= Given problem A =
Can you reproduce the bbox-find rows below character for character, each command line along with every coordinate line beneath it?

= Provided passage =
▬▬▬▬▬▬
STC-S in DataLink

Thu Jun 20 14:45:12 PDT 2013

Le 20/06/2013 20:28, François Bonnarel a écrit :
> Dear Markus,
> Dear all,
>     Not to answer to all this interesting discussion you are opening 
> now, but just to give a small caveat about your title/subject.
> I would say it's not "STC-S in Datalink" but something like
> "STC-S in cutout services and access data methods".
> This kind of services and methods will be part of the ressources 
> Datalink will attach to Dataproducts indeed,
> but according to the discussion during Heidelberg interop last month 
> Datalink protocol in itself is only describing
> the nature , format, type and semantics or descriptions of the links 
> and will say nothing about the  ressources parameters themselves
>
> Tommorrow I willk concentrate on the actual matter of your mail
> Best regards
> François
>
>
> Le 20/06/2013 16:46, Markus Demleitner a écrit :
>> Dear DAL group,
>>
>> Since this is going to be a long mail, I feel obliged to start with
>> an
>>
>> Abstract
>>
>>    In the context of DataLink, there is renewed interest in STC-S on a
>>    protocol level, i.e., for passing shape descriptions into services.
>>    I believe we should not do this.
>>
>>    In a first part of this (longish) mail, I try to make this point.
>>    There's a second part below in which I try to outline how STC-S *has*
>>    worked for me, and under which conditions; that part is basically
>>    something like "If you agree with me, encourage me, and I'll work 
>> on an
>>    STC-S working draft with actual EBNF."
>>
>> Sorry for this long soliloquy, but I am very sure this is an
>> important point for the later interoperability of DataLink-based
>> services.
>>
>>
>> Part I: STC-S in Protocols
>>
>> I'm arguing against usages like "CUTOUT=Ellipse ICRS 33 45 4 5 unit mas
>> SpectralInterval TOPOCENTER 55 65 unit MeV pixelSize 1" in protocol
>> parameters, and actually against abusing STC-S in cases where you just
>> want to define some shape in spherical geometry.  Here are my reasons:
>>
>> (1) Mashing data and metdata is like denormalizing databases:
>> You may get away with it and save some work, but if you've not
>> understood exactly what you're doing, you'll almost certainly regret it.
▬▬▬▬▬▬
= Stored data =
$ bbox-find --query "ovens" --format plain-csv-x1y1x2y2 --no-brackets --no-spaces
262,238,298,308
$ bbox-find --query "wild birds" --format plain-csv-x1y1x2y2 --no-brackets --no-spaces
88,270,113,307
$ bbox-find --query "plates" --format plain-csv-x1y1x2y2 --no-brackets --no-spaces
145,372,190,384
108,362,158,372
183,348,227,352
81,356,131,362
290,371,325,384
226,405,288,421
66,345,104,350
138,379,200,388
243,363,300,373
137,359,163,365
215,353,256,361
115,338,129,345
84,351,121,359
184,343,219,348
▬▬▬▬▬▬
= Given problem B =
How would you translate this sentence from the STC-S mailing-list thread above into Spanish: "Sorry for this long soliloquy, but I am very sure this is an important point for the later interoperability of DataLink-based services."?

= Exercise response A =
$ bbox-find --query "ovens" --format plain-csv-x1y1x2y2 --no-brackets --no-spaces
262,238,298,308
$ bbox-find --query "wild birds" --format plain-csv-x1y1x2y2 --no-brackets --no-spaces
88,270,113,307
$ bbox-find --query "plates" --format plain-csv-x1y1x2y2 --no-brackets --no-spaces
145,372,190,384
108,362,158,372
183,348,227,352
81,356,131,362
290,371,325,384
226,405,288,421
66,345,104,350
138,379,200,388
243,363,300,373
137,359,163,365
215,353,256,361
115,338,129,345
84,351,121,359
184,343,219,348

= Exercise response B =
Perdón por este largo soliloquio, pero estoy muy seguro de que este es un punto importante para la posterior interoperabilidad de los servicios basados en DataLink.